Perhaps you realise it and don’t care or can’t stop or perhaps it didn’t occur to you but if you live with a cat and if you smoke cigarettes inside the home it is very likely that you will be harming your cat. And if you love your cat it is crazy to be harming her because you want a fag.
In reference to the United States of America, it is likely that in millions of households there are cat owners who smoke. The American Pet Products Association say that 60 percent of US households own “some sort of pet” in 2016. If you combine that with the CDC statistics which tell us that, as at 2015, 15.1 percent of American adults smoke the likelihood of cats ingesting smoke and nicotine is high. The percentage of smokers is consistently falling. But 15.1 percent equates to 46.5 million people. A lot of them are going to have pets.
I’m not the only one writing about this and this is not the first time that I’ve written about it. And it applies to any country. However, I bumped into an image on the East Bay Times website which showed an x-ray of a cat taken at the Cummings School of Veterinary Medicine. The chest x-ray showed a cat suffering from lung carcinoma and the researchers said that cancers of this and other types are more likely in cats and dogs who have had repeated exposure to second-hand smoke.
In an article on the Daily Mail website dated 5 December 2016, the author states that the FDA had released, at that time, an advisory warning that smoke can kill your pets. Cats can develop mouth cancer and cancer of the immune system in addition to lung cancer. Even fish can develop cancer because nicotine dissolves in water. Cats ingest cancer straight into their bodies because they lick their fur on which nicotine is deposited. Nicotine is poisonous to cats.
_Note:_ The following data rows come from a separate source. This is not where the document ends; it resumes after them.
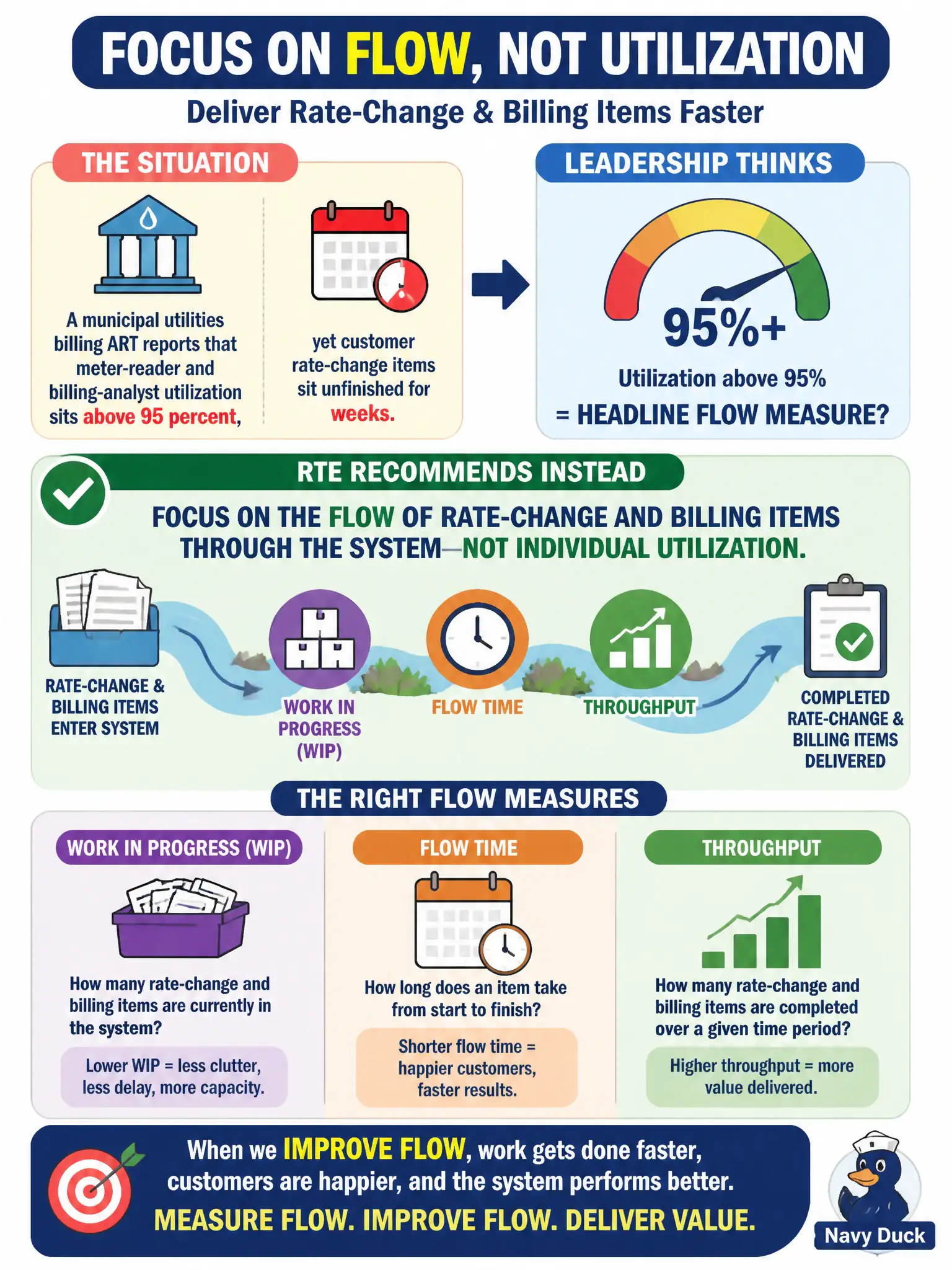 FOCUS ON FLOW, NOT UTILIZATION

Deliver Rate-Change & Billing Items Faster

THE SITUATION

A municipal utilities billing ART reports that meter-reader and billing-analyst utilization sits above 95 percent,

yet customer rate-change items sit unfinished for weeks.

LEADERSHIP THINKS

95%+

Utilization above 95% = HEADLINE FLOW MEASURE?

RTE RECOMMENDS INSTEAD

FOCUS ON THE FLOW OF RATE-CHANGE AND BILLING ITEMS THROUGH THE SYSTEM—NOT INDIVIDUAL UTILIZATION.

RATE-CHANGE & BILLING ITEMS ENTER SYSTEM

WORK IN PROGRESS (WIP)

FLOW TIME

THROUGHPUT

COMPLETED RATE-CHANGE & BILLING ITEMS DELIVERED

THE RIGHT FLOW MEASURES

WORK IN PROGRESS (WIP)

How many rate-change and billing items are currently in the system?

Lower WIP = less clutter, less delay, more capacity.

FLOW TIME

How long does an item take from start to finish?

Shorter flow time = happier customers, faster results.

THROUGHPUT

How many rate-change and billing items are completed over a given time period?

Higher throughput = more value delivered.

When we IMPROVE FLOW, work gets done faster, customers are happier, and the system performs better.

MEASURE FLOW. IMPROVE FLOW. DELIVER VALUE.

Navy Duck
I read once that there are over 4,000 chemicals in tobacco smoke most of which are toxic. This smoke can wreak havoc in the blood and organs of cats and dogs and other pets including fish. Cats spend a lot of time on the floor and on furniture where tobacco smoke residue is deposited. It also accumulates in house dust. It then gets on their fur and into their systems.
Cigarette smoke can also cause allergy and respiratory problems in cats and dogs according to studies done at Tufts University’s School of Veterinary Medicine in Massachusetts. The university’s researchers also found that repeated exposure to smoke doubles a cat’s prospects of getting cancer. If a cat lives with a smoker for more than five years the risk is increased by four times.
Dogs can eat and ingest nicotine cartridges from e-cigarettes. Dogs of any weight risk death if they eat a number of e-cigarette cartridges. They will certainly be poisoned. In addition the e-cigarette casing can cause injury to their mouse.